Promotional partners for the movie included:
PaperSource, which offered a line of stationary and more featuring designs inspired by Emma or by Jane Austen.
BellaCures, which gave movies tickets to those coming to one of their salon locations for a manicure or pedicure.
Vogue Magazine hosted a screening of the film earlier this month.
Media and Press
EW hosted a sweepstakes awarding tickets to the movie’s premiere.
Interviews with the cast included Taylor-Joy and costar Johnny Flynn talking about their experiences with the costumes and others including costars Bill Nighly commenting on the importance of continuing to adapt Austen’s works.
In a nice nod to one of the most popular of those adaptations, Taylor-Joy talked with Clueless director Amy Heckerling about their various approaches to the story and more. Taylor-Joy was the subject of a feature profile about her experiences filming the movie and more.
A group of young women are playing a game of which Emma does *not* approve in an exclusive clip given to Town and Country, the outlet appropriate given the important role real estate and locations play in this and other Austen stories.
To use a term that would fit in with the time the story is set in, the entire campaign features such a wicked sense of humor it’s enough to make one blush.
That sense of humor is apparent in the posters in how everything is staged like the promotional photos from an amateur stage production of the story, with the actors posed on a rock with plants placed around them and a painting of a scenic backdrop behind them.

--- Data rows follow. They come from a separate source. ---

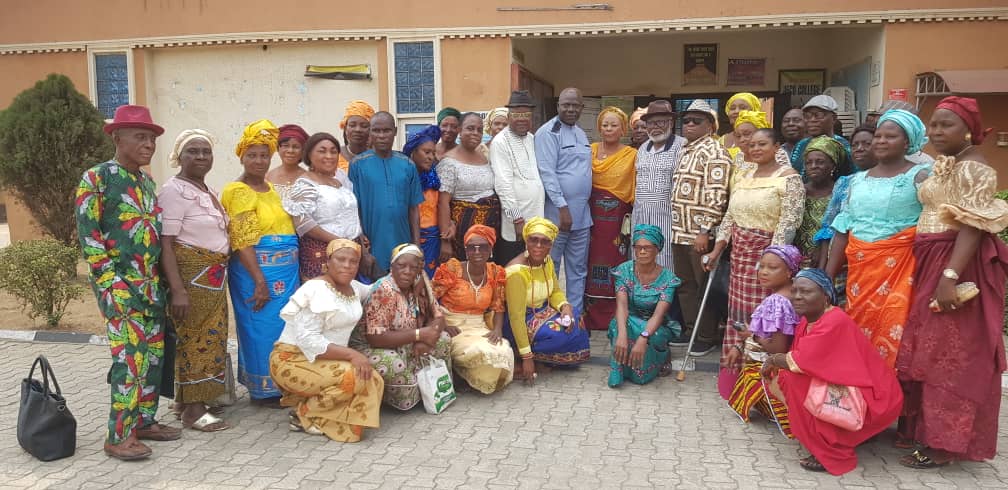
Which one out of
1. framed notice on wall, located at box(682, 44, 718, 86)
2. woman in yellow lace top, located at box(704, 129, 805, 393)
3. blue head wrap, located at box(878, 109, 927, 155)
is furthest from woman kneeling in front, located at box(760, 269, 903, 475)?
framed notice on wall, located at box(682, 44, 718, 86)

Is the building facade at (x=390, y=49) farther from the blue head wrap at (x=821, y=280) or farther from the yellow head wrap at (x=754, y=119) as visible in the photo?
the blue head wrap at (x=821, y=280)

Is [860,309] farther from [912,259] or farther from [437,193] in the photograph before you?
[437,193]

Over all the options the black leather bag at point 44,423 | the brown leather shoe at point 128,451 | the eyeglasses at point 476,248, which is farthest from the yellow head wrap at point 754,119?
the black leather bag at point 44,423

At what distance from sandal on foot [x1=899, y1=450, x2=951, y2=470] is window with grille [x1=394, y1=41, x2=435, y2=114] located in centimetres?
828

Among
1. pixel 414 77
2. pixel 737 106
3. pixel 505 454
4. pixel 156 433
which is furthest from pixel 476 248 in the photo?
pixel 414 77

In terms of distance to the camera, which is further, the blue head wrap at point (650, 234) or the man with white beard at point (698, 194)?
the man with white beard at point (698, 194)

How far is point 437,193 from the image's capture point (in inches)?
229

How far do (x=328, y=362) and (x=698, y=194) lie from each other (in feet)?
9.83

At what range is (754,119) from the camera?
18.5 feet

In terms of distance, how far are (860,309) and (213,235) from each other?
372 centimetres

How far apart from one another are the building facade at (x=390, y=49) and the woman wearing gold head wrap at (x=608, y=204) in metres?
4.69

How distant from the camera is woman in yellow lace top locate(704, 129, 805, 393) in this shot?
4.97m

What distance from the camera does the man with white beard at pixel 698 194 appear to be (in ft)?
18.5

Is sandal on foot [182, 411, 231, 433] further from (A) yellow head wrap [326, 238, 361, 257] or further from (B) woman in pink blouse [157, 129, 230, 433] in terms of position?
(A) yellow head wrap [326, 238, 361, 257]
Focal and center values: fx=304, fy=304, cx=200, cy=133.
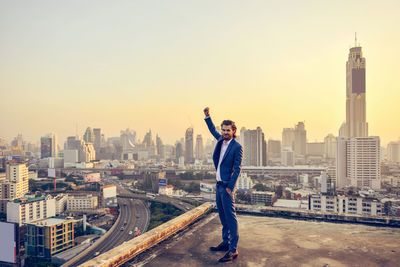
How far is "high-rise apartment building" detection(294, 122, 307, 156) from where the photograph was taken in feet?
288

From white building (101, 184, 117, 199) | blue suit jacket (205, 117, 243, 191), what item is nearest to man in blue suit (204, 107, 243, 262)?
blue suit jacket (205, 117, 243, 191)

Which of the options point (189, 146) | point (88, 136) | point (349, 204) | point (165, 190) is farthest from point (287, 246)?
point (88, 136)

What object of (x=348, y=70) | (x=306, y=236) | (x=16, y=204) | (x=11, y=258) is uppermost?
(x=348, y=70)

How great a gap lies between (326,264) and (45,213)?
24704 millimetres

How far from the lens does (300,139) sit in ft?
292

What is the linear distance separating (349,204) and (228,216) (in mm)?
18602

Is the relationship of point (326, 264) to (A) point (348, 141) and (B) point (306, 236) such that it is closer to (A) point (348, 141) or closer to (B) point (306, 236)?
(B) point (306, 236)

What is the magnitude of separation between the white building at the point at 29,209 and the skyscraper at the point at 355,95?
55.0 metres

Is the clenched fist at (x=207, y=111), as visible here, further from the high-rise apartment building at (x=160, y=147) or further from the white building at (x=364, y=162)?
the high-rise apartment building at (x=160, y=147)

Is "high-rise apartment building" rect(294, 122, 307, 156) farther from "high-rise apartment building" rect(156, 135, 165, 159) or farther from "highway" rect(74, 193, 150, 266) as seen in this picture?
"highway" rect(74, 193, 150, 266)

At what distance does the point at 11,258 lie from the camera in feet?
50.1

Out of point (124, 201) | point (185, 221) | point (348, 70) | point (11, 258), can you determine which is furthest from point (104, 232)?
point (348, 70)

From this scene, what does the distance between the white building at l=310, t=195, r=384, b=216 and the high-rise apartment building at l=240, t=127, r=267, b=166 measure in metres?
33.4

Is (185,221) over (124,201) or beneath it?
over
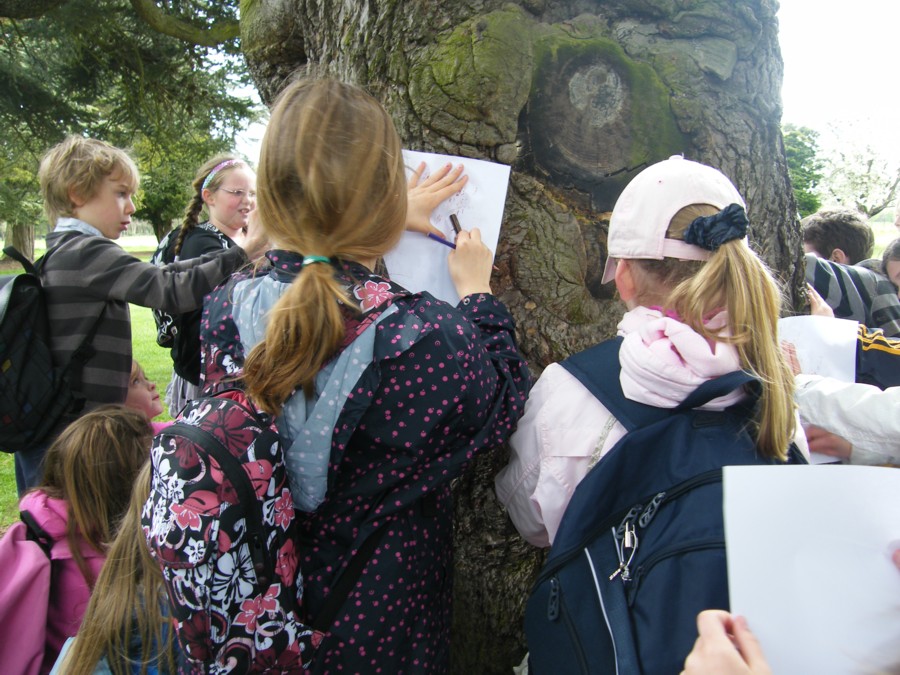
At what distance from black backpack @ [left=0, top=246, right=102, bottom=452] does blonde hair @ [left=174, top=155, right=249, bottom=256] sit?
2.30ft

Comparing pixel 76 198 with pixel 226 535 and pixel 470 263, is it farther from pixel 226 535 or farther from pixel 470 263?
pixel 226 535

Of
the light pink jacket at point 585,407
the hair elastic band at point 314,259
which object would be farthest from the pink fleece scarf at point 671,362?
the hair elastic band at point 314,259

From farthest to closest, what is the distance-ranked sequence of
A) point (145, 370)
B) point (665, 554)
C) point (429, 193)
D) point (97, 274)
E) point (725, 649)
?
point (145, 370) → point (97, 274) → point (429, 193) → point (665, 554) → point (725, 649)

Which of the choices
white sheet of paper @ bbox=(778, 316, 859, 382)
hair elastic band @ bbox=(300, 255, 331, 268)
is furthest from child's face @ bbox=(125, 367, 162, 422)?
white sheet of paper @ bbox=(778, 316, 859, 382)

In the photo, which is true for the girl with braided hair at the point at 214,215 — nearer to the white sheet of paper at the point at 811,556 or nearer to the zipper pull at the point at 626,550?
the zipper pull at the point at 626,550

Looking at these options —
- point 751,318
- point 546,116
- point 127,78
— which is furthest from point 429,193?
point 127,78

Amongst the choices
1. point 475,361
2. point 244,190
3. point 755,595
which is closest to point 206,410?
point 475,361

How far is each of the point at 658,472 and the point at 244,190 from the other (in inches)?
99.2

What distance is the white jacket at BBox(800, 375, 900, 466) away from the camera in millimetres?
1382

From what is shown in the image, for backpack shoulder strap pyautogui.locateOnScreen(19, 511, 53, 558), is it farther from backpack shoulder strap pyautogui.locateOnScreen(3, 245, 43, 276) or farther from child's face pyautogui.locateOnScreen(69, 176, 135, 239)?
child's face pyautogui.locateOnScreen(69, 176, 135, 239)

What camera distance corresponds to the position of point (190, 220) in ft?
10.0

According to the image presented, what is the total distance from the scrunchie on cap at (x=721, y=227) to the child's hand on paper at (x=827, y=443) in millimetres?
523

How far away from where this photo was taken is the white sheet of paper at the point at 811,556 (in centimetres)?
85

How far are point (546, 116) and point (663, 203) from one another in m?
0.54
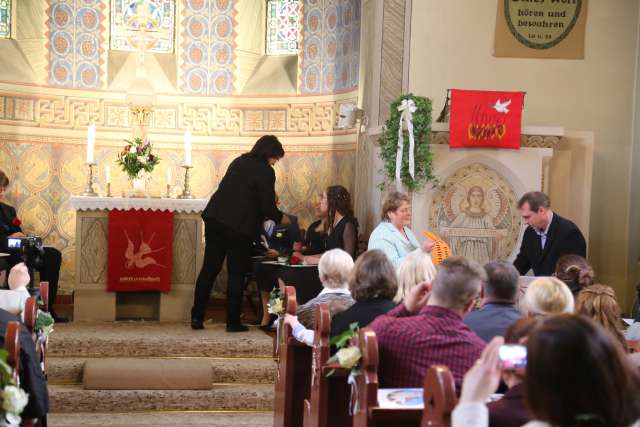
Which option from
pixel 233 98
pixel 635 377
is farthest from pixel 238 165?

In the trailers it’s more subtle but still very much there. It takes the form of arched eyebrows and sly, suppressed smiles. And volumes could be written about that moment Emma looks at the woman next to her while delicately putting a strawberry in her mouth.
It’s a great example of how to sell a movie that retains its period setting while clearly offering something relevant to the audience, showing modern awareness that is still respectful of the original. More than that, it just looks like a lot of fun.
Picking Up The Spare
Costume designer Alexandra Byrne was interviewed about collaborating with de Wilde on the look of the characters and more.
Taylor-Joy was interviewed again about how this movie allowed her to expand her range a bit as well as her experience working with de Wilde. Another had her talking about adding a sense of whimsy to a very dramatic story.
MovieClips got an exclusive clip of a key scene between Emma and her potential suitor.
The locations featured in the movie were the subject of the latest installment of Focus Features’ “Reel Destinations” web series. The film’s food was also given the spotlight in another featurette. There were further featurettes where the cast gave etiquette lessons and shared stories from the set.
A later interview with de Wilde had her talking about the movie’s early home video release.